As part of her residency, Siân Norris presents two poems that she has written, Arches & Endings. Throughout 2017 these artists, including Siân Norris will take a leading creative role in what Wales Arts Review publishes, centring their skills on a challenging project over the course of a month. We were inundated with applications, receiving hundreds of emails about the positions, and it was no easy task whittling down all that talent to this final eleven. Our team of six editors debated long into the night, and in the end, we decided on a collection of people who we most want to work with, and whose work excites us. We think you will be excited by them too.

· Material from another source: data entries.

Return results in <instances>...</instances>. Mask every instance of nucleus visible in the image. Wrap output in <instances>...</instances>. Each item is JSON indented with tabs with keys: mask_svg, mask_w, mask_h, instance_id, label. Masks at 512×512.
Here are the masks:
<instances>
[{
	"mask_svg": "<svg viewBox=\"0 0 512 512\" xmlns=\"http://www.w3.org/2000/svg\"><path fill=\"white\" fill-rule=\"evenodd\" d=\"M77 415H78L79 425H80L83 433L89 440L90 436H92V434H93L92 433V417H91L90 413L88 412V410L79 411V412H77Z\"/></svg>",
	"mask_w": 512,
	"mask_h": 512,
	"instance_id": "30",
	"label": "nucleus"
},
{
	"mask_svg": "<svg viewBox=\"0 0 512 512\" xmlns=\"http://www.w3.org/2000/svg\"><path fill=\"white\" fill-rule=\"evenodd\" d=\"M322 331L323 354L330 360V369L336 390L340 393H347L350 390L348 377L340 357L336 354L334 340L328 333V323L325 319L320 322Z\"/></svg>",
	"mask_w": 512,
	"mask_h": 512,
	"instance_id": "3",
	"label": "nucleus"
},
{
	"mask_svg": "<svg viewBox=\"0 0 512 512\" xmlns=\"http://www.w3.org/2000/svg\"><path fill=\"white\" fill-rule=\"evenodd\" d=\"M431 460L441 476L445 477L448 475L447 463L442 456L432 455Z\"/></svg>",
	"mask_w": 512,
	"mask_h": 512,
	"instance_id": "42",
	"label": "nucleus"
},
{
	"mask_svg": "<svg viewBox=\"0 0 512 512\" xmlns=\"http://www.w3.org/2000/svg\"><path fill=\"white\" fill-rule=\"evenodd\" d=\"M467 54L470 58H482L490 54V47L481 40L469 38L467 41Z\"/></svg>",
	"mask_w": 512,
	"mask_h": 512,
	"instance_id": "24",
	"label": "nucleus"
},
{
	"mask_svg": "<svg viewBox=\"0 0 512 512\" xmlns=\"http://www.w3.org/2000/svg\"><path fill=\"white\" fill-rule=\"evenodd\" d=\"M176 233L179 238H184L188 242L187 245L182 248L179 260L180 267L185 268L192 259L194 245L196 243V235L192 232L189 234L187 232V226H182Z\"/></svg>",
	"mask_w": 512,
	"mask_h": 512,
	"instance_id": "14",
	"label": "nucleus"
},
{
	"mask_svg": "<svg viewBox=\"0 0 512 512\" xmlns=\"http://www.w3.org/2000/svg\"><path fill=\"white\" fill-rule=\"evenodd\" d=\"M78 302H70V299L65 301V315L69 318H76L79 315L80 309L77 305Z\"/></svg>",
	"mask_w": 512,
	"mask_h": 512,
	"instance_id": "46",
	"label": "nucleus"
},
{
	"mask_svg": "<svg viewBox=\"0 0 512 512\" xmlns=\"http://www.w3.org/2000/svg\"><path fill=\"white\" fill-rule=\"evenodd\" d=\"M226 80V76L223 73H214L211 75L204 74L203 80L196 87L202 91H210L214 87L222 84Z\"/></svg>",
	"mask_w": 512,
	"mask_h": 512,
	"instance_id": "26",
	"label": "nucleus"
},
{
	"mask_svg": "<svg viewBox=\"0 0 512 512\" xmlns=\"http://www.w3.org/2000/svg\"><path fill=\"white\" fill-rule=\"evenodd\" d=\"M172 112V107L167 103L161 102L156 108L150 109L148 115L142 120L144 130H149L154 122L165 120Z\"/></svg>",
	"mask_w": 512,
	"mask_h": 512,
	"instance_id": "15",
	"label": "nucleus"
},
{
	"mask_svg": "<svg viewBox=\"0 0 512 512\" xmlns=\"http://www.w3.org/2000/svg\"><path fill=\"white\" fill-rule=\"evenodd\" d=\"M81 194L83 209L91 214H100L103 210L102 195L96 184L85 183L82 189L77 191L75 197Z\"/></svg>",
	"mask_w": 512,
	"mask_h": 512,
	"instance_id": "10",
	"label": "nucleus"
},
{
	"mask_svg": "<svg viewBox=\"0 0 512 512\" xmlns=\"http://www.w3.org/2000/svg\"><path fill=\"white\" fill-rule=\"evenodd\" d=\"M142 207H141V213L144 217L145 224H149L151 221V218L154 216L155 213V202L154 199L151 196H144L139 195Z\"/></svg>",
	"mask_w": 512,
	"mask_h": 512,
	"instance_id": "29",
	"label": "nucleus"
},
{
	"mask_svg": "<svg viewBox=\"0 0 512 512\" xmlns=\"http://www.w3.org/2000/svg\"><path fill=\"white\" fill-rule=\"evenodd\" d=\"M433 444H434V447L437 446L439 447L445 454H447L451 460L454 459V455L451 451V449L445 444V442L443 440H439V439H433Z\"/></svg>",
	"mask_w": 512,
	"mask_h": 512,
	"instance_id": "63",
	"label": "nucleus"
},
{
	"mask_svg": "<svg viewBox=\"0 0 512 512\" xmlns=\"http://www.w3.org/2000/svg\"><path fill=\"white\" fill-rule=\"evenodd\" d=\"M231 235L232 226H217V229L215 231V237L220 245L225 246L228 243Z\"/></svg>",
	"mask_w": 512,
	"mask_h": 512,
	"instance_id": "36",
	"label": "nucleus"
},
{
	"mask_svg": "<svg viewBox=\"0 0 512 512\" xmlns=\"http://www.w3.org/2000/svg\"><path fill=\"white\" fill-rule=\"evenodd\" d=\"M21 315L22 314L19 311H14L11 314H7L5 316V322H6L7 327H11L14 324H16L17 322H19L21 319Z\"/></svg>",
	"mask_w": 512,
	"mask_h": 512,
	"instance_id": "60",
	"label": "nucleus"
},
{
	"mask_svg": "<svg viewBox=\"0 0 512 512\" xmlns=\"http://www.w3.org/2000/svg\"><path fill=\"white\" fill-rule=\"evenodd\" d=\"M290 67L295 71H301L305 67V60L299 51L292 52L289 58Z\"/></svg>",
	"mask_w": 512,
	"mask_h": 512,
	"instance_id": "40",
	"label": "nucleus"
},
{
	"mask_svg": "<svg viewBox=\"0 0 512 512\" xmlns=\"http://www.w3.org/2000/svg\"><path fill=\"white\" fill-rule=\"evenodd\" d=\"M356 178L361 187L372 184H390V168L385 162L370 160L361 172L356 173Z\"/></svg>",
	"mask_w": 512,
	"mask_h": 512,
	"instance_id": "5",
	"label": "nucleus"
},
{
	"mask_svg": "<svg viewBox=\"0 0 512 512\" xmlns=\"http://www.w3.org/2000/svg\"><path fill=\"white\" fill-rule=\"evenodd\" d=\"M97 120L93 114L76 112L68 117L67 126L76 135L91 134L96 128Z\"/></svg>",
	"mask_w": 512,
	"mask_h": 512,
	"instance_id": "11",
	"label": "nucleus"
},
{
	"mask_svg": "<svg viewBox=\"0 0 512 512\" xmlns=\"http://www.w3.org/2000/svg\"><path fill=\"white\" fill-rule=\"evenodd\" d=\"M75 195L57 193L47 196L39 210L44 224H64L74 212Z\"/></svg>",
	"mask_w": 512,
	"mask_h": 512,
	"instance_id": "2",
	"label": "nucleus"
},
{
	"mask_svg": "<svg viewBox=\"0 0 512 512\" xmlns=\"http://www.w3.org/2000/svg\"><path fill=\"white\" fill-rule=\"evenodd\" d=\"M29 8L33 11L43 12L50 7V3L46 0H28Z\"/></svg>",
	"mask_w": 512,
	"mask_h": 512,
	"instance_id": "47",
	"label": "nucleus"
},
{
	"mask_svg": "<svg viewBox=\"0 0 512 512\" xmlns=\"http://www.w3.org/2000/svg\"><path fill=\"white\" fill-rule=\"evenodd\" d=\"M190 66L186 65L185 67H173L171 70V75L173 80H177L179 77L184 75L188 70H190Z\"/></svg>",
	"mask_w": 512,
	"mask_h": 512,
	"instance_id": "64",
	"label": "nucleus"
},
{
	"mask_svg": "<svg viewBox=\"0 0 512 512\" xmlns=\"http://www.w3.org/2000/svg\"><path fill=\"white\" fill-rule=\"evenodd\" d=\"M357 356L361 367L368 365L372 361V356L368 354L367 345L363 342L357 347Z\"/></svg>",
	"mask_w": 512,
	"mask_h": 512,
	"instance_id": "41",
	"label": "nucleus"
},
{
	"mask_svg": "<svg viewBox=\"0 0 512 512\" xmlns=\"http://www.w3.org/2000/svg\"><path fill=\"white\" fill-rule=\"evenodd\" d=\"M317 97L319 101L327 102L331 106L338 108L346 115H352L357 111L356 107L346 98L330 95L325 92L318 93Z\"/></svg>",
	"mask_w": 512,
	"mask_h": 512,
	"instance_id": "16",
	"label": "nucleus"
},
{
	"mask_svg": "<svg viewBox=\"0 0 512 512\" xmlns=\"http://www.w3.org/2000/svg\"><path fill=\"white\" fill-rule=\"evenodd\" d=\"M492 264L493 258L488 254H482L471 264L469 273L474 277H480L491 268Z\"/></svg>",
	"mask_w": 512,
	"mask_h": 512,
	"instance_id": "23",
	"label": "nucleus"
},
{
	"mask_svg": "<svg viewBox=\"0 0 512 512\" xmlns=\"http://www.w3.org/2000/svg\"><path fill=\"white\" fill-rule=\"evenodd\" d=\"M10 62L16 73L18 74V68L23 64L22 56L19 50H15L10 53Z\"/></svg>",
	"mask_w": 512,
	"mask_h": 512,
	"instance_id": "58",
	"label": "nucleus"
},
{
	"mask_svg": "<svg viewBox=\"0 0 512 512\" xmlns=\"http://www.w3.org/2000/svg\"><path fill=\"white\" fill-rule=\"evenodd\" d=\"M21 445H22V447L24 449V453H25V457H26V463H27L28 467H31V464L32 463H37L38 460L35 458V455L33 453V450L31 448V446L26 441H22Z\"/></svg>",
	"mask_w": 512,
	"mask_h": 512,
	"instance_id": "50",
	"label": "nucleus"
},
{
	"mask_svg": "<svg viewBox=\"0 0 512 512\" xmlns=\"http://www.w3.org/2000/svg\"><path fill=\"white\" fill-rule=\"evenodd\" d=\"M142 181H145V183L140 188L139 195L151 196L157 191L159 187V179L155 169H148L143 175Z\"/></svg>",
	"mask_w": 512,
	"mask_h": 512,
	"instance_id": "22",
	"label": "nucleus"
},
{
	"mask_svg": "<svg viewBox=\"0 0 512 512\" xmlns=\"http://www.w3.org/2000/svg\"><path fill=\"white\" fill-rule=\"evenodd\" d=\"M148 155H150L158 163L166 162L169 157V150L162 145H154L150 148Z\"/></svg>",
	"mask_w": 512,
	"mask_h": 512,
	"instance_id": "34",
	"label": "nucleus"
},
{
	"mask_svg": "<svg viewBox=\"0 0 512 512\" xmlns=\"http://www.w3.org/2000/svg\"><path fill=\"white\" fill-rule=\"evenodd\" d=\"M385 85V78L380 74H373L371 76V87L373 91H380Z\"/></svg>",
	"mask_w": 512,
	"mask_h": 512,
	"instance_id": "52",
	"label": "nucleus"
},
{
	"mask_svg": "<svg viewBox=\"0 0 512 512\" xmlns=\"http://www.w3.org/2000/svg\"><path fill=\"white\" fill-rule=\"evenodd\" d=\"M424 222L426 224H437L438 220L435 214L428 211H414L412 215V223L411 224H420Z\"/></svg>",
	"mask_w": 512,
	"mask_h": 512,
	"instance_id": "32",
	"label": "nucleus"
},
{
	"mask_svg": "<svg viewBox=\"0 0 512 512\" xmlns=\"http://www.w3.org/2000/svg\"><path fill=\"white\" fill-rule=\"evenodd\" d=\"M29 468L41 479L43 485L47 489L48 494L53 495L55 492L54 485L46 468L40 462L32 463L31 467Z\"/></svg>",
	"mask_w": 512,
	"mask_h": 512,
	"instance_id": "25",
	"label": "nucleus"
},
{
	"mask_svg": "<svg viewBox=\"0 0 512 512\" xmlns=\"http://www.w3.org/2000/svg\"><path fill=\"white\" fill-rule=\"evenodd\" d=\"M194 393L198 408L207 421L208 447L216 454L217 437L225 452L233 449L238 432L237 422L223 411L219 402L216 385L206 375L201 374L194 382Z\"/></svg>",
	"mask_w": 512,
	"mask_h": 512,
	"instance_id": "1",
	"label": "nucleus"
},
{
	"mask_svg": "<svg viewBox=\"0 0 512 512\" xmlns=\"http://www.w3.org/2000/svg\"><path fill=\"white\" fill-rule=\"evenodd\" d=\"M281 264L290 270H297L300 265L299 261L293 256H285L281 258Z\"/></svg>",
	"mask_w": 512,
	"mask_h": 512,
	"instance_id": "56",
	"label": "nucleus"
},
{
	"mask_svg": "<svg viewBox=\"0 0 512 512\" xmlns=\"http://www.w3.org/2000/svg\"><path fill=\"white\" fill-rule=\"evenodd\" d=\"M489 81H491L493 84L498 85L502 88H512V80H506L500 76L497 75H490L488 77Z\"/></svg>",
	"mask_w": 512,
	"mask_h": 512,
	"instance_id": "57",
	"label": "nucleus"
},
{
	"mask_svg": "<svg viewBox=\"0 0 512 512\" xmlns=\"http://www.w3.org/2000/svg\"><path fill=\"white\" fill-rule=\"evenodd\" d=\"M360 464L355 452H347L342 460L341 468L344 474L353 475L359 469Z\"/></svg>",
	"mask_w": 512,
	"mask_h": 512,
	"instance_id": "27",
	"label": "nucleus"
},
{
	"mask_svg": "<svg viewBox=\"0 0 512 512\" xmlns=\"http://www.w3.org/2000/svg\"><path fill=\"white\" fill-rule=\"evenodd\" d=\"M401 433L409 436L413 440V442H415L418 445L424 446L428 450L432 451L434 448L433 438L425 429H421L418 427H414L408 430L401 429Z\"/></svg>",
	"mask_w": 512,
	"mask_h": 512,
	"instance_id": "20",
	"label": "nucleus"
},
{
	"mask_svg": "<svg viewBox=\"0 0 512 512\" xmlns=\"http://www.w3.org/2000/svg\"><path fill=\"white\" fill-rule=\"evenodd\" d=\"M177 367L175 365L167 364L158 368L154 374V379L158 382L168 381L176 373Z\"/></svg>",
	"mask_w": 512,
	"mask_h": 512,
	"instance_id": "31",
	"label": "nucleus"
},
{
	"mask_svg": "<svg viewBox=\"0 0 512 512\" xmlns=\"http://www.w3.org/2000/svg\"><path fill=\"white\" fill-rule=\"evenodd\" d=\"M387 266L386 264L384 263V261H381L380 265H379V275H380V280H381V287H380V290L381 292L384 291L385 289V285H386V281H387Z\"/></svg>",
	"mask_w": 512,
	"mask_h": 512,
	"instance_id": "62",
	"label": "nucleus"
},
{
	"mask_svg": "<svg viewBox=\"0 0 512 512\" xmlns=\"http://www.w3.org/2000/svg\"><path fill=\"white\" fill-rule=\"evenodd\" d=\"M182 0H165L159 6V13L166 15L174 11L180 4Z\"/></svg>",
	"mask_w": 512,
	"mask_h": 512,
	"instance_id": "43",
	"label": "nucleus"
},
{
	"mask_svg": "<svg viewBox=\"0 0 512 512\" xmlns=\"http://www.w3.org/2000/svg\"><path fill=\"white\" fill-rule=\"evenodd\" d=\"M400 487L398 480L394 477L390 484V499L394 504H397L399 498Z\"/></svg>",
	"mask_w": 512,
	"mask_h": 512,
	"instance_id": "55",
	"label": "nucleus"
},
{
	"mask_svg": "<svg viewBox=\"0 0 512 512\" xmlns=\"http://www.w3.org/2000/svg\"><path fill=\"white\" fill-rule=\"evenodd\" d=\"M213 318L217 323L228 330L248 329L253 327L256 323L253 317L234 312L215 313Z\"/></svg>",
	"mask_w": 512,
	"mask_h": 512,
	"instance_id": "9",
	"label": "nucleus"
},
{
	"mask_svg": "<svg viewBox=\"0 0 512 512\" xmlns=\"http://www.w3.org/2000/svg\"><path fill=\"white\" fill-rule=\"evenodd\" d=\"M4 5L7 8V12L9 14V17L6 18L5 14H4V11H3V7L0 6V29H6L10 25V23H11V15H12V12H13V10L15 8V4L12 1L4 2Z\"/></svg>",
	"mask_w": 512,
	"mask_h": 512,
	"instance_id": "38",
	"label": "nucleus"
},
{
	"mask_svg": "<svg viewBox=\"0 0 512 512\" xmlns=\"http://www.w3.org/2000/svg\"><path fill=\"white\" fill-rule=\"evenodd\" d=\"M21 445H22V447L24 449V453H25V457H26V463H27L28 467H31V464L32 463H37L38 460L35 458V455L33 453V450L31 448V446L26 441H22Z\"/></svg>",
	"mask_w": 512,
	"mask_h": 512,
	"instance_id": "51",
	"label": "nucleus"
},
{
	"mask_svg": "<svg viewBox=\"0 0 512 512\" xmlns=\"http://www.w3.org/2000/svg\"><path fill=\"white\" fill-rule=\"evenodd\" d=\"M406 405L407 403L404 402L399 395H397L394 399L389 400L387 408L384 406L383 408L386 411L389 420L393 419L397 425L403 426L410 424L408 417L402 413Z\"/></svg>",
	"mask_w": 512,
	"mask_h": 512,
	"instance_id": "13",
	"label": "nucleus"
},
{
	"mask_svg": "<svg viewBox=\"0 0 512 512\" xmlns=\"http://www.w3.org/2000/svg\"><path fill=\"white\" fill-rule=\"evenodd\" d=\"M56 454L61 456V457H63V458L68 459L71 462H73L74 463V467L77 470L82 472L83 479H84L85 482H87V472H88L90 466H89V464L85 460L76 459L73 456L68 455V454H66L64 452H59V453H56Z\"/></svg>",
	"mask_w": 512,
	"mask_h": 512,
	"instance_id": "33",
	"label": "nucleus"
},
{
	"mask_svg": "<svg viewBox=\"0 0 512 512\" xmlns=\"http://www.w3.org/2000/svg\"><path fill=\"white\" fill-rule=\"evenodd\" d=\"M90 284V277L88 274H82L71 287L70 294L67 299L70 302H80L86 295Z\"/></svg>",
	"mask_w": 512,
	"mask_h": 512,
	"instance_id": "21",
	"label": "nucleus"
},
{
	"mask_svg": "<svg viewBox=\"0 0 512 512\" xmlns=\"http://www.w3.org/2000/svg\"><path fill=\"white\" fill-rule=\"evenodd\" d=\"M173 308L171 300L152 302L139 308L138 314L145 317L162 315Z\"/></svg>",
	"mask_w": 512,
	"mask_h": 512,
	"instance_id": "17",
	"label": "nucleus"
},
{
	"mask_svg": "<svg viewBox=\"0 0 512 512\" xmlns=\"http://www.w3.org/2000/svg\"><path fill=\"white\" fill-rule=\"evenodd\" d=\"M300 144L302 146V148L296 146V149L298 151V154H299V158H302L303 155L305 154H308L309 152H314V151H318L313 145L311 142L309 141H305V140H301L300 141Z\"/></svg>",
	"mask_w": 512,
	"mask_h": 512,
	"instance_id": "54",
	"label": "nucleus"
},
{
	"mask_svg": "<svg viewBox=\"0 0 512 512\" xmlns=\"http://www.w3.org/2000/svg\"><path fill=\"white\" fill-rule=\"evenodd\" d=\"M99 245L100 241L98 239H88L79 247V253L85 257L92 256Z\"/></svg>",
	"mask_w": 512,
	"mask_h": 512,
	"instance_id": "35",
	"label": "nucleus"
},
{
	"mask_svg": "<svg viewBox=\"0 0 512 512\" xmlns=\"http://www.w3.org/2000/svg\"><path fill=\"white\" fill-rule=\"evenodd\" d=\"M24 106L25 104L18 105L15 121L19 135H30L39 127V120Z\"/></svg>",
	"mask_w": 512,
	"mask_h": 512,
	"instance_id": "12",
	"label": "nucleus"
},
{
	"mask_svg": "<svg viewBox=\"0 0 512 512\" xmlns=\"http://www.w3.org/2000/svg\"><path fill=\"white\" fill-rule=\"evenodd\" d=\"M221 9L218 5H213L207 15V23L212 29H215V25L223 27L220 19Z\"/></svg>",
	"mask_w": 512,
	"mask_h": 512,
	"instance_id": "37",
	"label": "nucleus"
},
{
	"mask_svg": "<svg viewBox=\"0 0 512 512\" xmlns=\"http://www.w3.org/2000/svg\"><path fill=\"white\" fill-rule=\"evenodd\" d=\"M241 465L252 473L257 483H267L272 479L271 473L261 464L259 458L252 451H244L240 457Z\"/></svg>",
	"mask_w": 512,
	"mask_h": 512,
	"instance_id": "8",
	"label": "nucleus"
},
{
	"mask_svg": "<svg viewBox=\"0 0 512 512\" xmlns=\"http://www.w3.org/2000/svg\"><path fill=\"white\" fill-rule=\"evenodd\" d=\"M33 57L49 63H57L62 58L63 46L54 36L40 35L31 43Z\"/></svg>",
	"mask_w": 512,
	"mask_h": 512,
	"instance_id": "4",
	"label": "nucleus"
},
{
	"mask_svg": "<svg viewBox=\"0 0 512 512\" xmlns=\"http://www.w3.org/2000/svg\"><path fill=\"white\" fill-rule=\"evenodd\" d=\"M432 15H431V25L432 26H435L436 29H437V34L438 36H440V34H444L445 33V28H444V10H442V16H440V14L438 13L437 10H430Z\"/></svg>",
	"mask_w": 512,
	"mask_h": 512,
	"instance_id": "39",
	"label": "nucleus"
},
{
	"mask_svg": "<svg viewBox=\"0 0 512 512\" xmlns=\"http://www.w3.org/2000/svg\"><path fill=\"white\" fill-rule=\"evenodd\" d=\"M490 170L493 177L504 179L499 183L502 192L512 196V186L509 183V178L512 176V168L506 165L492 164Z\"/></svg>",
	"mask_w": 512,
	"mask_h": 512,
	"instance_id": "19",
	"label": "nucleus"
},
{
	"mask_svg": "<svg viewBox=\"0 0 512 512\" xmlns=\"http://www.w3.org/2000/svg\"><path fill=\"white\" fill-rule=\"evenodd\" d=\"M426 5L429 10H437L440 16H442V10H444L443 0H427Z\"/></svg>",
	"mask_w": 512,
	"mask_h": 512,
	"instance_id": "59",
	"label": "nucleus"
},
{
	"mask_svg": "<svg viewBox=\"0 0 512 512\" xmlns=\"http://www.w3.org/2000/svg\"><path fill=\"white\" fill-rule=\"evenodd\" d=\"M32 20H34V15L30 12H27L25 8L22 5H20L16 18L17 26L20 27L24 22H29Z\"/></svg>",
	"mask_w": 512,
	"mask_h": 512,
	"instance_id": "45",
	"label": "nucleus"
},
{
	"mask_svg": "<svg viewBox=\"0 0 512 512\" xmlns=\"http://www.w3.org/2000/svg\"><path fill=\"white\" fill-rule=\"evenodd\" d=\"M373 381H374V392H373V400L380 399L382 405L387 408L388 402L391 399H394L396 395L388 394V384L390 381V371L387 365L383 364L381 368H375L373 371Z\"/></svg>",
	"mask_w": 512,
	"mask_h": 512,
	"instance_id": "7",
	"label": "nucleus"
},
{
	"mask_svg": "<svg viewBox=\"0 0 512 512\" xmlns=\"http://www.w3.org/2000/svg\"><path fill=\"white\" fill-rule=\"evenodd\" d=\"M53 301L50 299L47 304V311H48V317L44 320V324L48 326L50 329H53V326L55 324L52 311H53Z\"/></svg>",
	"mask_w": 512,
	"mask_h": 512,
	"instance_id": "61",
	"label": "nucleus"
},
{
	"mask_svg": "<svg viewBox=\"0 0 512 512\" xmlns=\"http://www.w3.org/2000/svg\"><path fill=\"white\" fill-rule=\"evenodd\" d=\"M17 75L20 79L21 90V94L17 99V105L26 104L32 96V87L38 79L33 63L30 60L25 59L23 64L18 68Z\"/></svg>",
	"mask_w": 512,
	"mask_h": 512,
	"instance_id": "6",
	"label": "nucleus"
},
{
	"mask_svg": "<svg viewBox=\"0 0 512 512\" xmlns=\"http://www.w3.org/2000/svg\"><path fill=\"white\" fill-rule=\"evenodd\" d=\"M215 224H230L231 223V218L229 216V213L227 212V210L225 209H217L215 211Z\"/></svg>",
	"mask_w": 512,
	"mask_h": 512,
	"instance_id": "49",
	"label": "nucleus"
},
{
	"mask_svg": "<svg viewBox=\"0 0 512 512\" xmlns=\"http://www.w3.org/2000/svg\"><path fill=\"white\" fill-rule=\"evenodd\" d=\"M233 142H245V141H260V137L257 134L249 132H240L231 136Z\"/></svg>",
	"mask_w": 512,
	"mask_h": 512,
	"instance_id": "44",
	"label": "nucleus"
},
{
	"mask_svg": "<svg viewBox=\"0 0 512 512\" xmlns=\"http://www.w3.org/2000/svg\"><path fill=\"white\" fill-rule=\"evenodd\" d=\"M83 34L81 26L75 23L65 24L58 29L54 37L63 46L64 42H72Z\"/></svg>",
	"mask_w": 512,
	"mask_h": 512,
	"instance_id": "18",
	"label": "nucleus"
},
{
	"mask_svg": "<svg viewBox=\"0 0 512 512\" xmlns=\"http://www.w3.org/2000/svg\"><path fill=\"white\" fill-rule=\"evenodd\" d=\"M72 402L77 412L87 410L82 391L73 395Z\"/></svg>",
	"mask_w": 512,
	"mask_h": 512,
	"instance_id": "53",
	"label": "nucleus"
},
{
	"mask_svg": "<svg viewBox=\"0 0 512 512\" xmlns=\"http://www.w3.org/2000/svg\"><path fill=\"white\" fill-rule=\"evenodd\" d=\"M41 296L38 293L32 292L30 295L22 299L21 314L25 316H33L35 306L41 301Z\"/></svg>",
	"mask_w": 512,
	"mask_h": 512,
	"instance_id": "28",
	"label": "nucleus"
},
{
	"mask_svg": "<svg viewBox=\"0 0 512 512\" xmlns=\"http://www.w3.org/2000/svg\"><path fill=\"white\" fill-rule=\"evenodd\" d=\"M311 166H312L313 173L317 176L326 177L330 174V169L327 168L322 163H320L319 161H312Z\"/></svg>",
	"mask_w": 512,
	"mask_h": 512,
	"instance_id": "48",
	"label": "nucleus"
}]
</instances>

Arches & Endings by Siân Norris | A.i.R Poems

Arches
But what’s there,
they asked.
A famous archway.
Built-in 200 ACE or 200 AD —
depending on your preference.
Perhaps it made sense,
once. This setting.
But it’s confusing now
to find an archway at the port’s edge —
sun-bleached stone white
against the sweating tarmac.
Did it once stand alone?
Stark; blue framed in its frown.
Or did it stand surrounded
by an industrial bustle less mechanical
than the cranes that now guard:
overgrown children’s toys
in primary colours.
Giraffes.
You take my hand,
lead me under the archway.
We stand
with the light reflecting on our surfaces;
with the sun’s heat in your palm;
with the truth
that in 1816 years
I came to be alive in this moment —
the same time as you.
With the reason why
my life didn’t begin
when centurions marched through
the arch.
Or end when canon fire blasted from
the seawall.
All the years
contained in this space.
What an improbability
that we should come to stand
here.
Now.
As an Italian man tries to tell us
we’re in the wrong place.
Endings

When you told me:
“You’re no good at endings,”
and I cried.
My face pressed up against the bobbled grey sheets
of another borrowed bed.
The city outside —
with its heaving multitudes —
doesn’t exist.
But we can’t contain our whole existence
in this:
a borrowed room.
I’m no good at endings.
And so I don’t know how to end this;
our holiday.
I leave it to you
to leave me instead.
I stand,
naked, framed by the door.
You, half
nude descending a staircase.
Is it because I’m no good at endings
that I cry when the plane takes off?
The air stretching vertical between me
and the place that still holds you.
Alarming the correct couple sat beside me
as they reflect on their holiday photos,
first on one lit screen,
and then on another.
The sunflowers that had bobbed in welcome,
only visible from arrivals.
I go to funerals on my own.
I wake, panting, from a nightmare.
These moments when I wonder if it’s worth not being
alone.
If it’s worth having someone
to stand, tear-wet hand-clasped with,
at funerals.
Someone to smooth your hair when a ghost lifts you up —
unexpectedly —
in sleep.
I get drunk under a blurry sky.
I flirt with a Frenchman,
and then I flirt with
another Frenchman.
He pokes my stomach.
My mouth a moue.
It all seems such a waste of time
when the end result is not
you.
There must be a reason for me to stand:
naked, framed by door,
my body a strobe in black.
A white flag in the dawn dark.
Watching your back move away from me
again.
Like I watch the towns escape one by one behind me
on the train home,
like I watch the Alps shrink beneath me,
my nose pressed against a postage stamp of white light,
until they are reduced to
papier-mâché proportions.
The heel of my hand is wet with
wiped-away tears.
The couple beside me say:
“It’s so much easier to go on holiday now the kids are grown.”
This contribution by Siân Norris is part of the Artists in Residence series.